=== Begin Enclosure ===
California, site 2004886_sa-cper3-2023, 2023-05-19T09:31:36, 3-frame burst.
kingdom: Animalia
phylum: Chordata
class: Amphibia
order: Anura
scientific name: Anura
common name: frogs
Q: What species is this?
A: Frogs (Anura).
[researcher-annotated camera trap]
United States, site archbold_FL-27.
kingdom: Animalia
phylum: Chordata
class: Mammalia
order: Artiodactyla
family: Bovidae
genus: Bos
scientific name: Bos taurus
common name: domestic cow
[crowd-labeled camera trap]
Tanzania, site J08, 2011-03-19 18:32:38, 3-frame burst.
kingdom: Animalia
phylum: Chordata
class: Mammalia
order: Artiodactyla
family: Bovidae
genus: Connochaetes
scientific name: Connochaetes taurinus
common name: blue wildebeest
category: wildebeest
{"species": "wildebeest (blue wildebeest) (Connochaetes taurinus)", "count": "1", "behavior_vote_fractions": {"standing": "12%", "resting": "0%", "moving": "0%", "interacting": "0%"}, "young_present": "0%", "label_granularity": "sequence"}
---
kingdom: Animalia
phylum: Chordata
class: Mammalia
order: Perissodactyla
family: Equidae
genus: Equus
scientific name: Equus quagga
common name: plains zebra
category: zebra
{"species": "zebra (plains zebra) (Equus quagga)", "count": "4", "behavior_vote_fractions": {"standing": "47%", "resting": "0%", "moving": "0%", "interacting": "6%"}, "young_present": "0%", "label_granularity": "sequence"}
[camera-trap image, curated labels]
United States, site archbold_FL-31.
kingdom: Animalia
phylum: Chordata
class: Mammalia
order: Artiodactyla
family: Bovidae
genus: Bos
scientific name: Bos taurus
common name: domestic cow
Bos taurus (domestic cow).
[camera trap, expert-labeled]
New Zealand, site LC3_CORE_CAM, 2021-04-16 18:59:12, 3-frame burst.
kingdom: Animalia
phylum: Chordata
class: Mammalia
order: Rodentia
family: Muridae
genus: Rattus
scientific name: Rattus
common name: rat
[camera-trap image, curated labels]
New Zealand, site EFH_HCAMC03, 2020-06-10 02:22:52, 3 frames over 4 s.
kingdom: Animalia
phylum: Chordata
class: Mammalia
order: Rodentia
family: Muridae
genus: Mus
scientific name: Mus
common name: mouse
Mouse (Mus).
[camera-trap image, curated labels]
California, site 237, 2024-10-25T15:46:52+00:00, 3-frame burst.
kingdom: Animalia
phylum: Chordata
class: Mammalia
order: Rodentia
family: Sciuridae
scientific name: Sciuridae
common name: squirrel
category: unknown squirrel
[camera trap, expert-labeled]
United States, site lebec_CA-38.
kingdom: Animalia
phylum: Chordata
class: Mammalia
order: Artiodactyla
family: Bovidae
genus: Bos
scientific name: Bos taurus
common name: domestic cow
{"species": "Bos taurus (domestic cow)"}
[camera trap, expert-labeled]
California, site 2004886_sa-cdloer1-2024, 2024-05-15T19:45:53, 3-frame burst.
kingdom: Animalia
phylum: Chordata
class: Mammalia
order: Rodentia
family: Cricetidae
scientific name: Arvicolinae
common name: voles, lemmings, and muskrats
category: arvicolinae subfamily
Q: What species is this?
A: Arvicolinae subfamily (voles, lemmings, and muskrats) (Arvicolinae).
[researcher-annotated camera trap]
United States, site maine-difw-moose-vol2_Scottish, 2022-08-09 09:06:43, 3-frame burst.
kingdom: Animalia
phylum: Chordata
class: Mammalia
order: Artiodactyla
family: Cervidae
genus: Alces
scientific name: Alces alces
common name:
=== End Enclosure ===
> _WORK REQUIRED_
In the records above, find each line with the word "quagga" and copy it.

> _TASK OUTPUT_
scientific name: Equus quagga
{"species": "zebra (plains zebra) (Equus quagga)", "count": "4", "behavior_vote_fractions": {"standing": "47%", "resting": "0%", "moving": "0%", "interacting": "6%"}, "young_present": "0%", "label_granularity": "sequence"}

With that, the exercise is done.